■ **Passage to read**:
+ + + + + + +

Heart Healthy Ingredients 

Both McIlhenny and Dr. Adeniyi recommend the following ingredients to improve cardiovascular health. 

  • Low-fat dairy products
  • Whole grains (brown rice, quinoa, bulgur)
  • Leafy green vegetables (spinach, kale, collard greens) are a good source of fiber, which lowers cholesterol. 
  • Nuts and seeds (in moderation – check your serving size)
  • Legumes (beans and peas)
  • Olive oil and other sources of fat that don’t solidify at room temperature
  • Fish (particularly fish high in omega-3 fatty acids, like anchovies, mackerel and salmon) 

If these healthy options sound unappealing at first, McIlhenny suggests you try several types before throwing in the towel. “Some people find whole grain pasta unappealing, but there are some brands that have a good consistency and taste.” You also can’t expect to love every kind of fish or vegetable, she says, but there are enough healthy options out there that you should be able to find some that suit you. 

Of course, identifying healthy ingredients is only half the battle. Turning them into a delicious meal instead of a culinary endurance test is the trick. Here are some recipes to get you started.

Blueberry Almond Protein Bar

Yield: 10 bars


  • 1 ½ cup raw almonds, rough chop
  • ½ cup raw pepita (pumpkin) seeds
  • ⅔ cup puffed rice
  • ⅔ cup dried blueberries
  • ½ cup coconut flakes, unsweetened
  • 1 tablespoon chia seeds or hemp seeds
  • ⅓ cup brown rice syrup
  • ½ teaspoon sea salt
  • 1 teaspoon cinnamon 
  • 1 teaspoon turmeric
  • 1 teaspoon vanilla


  1. Line an 8”x 8” baking dish with parchment, set aside.
  2. In a large mixing bowl, add almonds, pepita seeds, puffed rice, dried blueberries, coconut, chia seeds. Toss and combine, set aside.
  3. In a small pan, heat brown rice syrup, salt, cinnamon, turmeric and vanilla until boiling, stirring occasionally. Let the sauce boil for 4-5 minutes.
  4. Pour evenly over the almond mixture and quickly stir the mixture until evenly coated with sauce. It hardens quickly; move fast!

+ + + + + + +

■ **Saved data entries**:
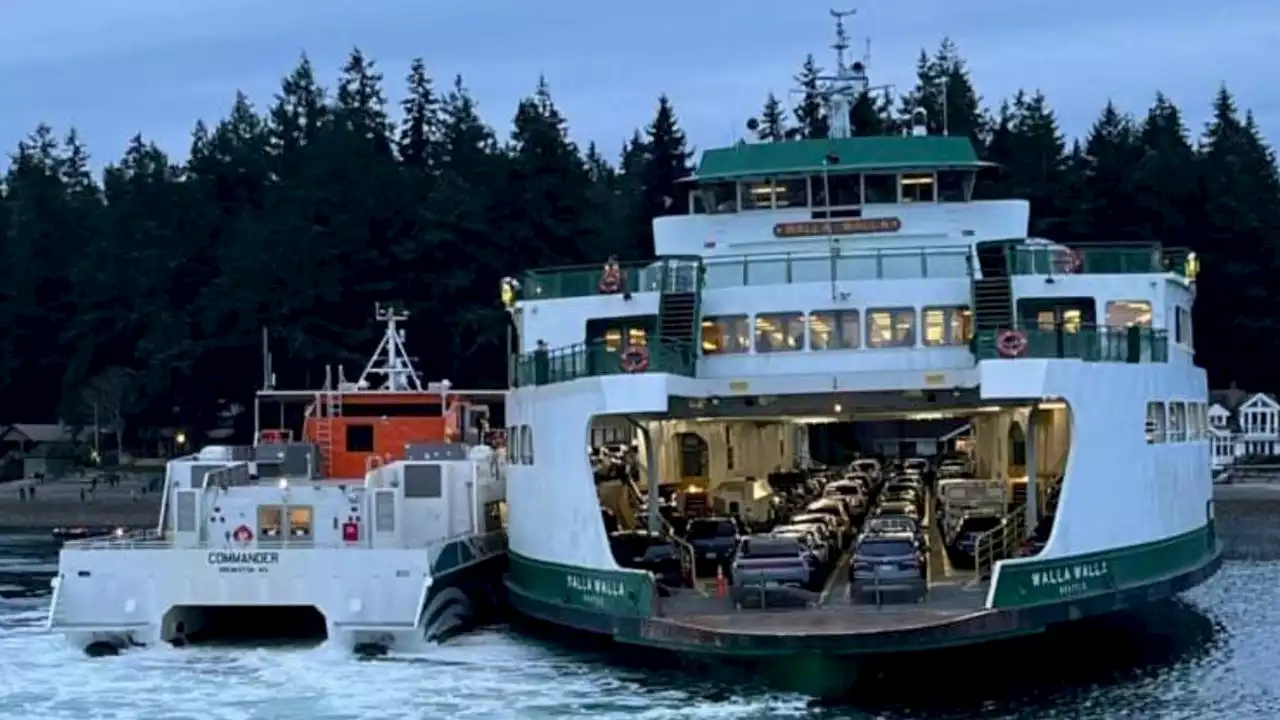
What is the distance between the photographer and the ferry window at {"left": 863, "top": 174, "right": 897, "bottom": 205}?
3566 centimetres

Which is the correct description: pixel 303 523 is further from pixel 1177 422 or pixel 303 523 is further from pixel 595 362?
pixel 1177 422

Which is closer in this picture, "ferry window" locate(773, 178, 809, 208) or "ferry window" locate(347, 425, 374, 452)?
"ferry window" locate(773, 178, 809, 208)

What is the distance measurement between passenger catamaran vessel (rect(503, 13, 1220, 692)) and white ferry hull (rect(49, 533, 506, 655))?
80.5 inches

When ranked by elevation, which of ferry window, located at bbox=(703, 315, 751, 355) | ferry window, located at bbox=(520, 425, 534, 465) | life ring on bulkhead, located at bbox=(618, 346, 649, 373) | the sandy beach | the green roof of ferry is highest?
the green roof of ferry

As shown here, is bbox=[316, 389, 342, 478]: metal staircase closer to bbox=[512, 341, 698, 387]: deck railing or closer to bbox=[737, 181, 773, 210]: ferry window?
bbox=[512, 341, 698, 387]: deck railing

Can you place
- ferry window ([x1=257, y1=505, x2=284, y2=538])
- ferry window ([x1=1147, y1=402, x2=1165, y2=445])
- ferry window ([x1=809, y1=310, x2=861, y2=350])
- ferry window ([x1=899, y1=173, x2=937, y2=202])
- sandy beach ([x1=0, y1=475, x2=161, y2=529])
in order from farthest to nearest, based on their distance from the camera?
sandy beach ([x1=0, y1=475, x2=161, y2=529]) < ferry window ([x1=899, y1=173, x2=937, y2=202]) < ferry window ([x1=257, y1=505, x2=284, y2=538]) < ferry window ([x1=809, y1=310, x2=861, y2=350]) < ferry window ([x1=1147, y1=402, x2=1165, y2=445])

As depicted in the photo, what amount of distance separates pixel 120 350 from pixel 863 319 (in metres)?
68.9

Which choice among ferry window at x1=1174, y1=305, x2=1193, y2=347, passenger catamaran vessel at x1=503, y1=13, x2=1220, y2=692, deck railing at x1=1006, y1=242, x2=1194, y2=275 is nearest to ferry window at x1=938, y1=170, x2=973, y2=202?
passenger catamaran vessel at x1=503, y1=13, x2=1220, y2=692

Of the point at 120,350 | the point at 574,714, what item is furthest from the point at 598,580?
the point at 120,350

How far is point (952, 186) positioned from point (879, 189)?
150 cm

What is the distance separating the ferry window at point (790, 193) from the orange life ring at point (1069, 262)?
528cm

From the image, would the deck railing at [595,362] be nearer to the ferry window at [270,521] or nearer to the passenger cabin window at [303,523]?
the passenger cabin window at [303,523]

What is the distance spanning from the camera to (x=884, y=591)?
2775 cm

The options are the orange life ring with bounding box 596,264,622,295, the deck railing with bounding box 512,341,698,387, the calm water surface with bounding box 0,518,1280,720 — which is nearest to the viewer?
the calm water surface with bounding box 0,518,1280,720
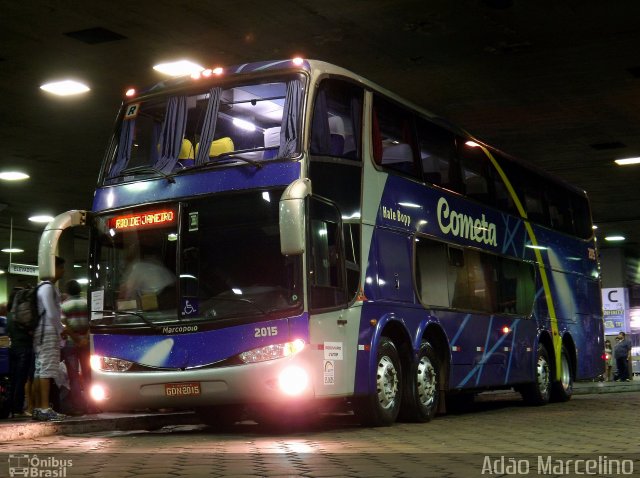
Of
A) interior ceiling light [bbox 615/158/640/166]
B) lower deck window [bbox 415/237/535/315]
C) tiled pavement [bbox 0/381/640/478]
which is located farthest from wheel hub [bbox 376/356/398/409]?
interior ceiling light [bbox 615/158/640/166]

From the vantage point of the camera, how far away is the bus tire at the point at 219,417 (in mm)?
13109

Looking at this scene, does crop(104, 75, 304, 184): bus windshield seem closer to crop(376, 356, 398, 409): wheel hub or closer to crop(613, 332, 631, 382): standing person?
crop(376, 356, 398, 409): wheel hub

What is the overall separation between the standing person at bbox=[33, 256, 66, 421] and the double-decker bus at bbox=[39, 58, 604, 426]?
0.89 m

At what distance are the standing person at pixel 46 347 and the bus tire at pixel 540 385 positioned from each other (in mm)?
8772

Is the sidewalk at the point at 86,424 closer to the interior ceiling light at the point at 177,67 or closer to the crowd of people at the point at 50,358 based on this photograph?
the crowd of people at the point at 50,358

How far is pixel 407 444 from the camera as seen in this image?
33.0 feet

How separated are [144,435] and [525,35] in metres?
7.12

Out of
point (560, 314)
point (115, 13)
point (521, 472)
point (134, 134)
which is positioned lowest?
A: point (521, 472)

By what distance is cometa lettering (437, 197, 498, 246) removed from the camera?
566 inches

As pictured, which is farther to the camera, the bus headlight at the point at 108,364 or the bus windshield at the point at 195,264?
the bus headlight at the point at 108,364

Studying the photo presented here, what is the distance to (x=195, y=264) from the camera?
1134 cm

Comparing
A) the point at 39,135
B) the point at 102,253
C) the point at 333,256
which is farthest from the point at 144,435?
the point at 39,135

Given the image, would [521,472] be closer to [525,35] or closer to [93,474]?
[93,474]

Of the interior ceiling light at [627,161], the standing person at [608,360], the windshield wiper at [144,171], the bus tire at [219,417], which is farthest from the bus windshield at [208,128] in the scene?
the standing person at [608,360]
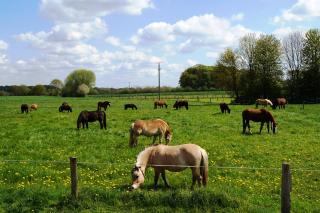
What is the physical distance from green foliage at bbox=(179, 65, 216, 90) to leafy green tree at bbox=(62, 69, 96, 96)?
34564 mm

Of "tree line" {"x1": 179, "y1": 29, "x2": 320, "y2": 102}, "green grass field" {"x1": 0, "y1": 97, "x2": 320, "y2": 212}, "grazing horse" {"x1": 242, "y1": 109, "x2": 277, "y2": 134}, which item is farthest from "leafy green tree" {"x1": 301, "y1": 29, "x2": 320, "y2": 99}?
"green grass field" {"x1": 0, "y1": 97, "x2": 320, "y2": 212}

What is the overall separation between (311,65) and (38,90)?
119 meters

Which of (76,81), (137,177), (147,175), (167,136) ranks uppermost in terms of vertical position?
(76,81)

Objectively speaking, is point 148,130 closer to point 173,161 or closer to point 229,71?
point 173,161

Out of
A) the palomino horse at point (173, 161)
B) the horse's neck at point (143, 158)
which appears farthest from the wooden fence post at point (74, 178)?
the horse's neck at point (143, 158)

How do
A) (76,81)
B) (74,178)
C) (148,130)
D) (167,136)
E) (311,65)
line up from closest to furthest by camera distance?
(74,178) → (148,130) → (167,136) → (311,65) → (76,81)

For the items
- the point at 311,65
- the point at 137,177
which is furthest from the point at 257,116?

+ + + + + + +

■ **Exercise set**:
a - Reproduce the passage on heart-healthy ingredients from "2. In a large" to "quickly; move fast!".
b - List the whole grains that the passage on heart-healthy ingredients gives as examples.
The records have no connection to the passage on heart-healthy ingredients.

■ **Solved problems**:
a -
2. In a large mixing bowl, add almonds, pepita seeds, puffed rice, dried blueberries, coconut, chia seeds. Toss and combine, set aside.
  3. In a small pan, heat brown rice syrup, salt, cinnamon, turmeric and vanilla until boiling, stirring occasionally. Let the sauce boil for 4-5 minutes.
  4. Pour evenly over the almond mixture and quickly stir the mixture until evenly coated with sauce. It hardens quickly; move fast!

b - Brown rice, quinoa, bulgur